** BEGIN Records to use **
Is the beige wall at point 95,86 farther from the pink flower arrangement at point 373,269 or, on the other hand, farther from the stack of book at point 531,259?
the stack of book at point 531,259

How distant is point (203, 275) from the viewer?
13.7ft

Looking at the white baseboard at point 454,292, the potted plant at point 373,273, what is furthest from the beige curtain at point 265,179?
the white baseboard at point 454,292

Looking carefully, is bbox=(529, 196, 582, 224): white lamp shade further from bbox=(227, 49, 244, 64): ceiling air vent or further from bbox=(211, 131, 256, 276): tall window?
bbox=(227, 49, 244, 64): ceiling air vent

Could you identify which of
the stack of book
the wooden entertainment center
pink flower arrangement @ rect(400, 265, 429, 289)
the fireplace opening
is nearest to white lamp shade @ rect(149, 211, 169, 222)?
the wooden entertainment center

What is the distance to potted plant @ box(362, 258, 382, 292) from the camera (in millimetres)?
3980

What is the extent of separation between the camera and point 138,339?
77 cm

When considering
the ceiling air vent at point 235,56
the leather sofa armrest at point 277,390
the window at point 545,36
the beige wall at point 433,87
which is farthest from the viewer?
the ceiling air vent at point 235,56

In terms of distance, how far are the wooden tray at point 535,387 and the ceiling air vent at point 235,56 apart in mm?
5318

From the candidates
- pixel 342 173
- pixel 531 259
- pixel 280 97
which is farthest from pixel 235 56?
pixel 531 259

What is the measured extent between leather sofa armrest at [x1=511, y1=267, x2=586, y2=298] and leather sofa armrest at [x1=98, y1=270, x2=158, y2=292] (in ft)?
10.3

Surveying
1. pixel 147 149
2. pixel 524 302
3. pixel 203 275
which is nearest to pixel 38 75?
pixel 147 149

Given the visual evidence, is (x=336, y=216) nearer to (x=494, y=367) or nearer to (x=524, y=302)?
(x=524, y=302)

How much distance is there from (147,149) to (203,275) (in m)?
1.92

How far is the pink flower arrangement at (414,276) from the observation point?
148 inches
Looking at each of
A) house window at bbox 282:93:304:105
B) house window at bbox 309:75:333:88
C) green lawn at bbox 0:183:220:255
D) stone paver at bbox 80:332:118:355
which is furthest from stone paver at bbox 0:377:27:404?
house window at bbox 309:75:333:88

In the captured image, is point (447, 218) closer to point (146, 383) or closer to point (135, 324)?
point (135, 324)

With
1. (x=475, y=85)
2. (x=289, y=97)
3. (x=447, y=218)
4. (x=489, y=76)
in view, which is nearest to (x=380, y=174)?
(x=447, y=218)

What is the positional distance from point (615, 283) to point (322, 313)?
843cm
** END Records to use **
__Exercise task__.
Write out the lines from the one containing "In the captured" through the end of the records as a JSON list of strings, one string per line, leaving out blank lines.

__Answer to the exercise__.
[
  "In the captured image, is point (447, 218) closer to point (146, 383) or closer to point (135, 324)?",
  "point (135, 324)",
  "With",
  "1. (x=475, y=85)",
  "2. (x=289, y=97)",
  "3. (x=447, y=218)",
  "4. (x=489, y=76)",
  "in view, which is nearest to (x=380, y=174)?",
  "(x=447, y=218)",
  "What is the positional distance from point (615, 283) to point (322, 313)?",
  "843cm"
]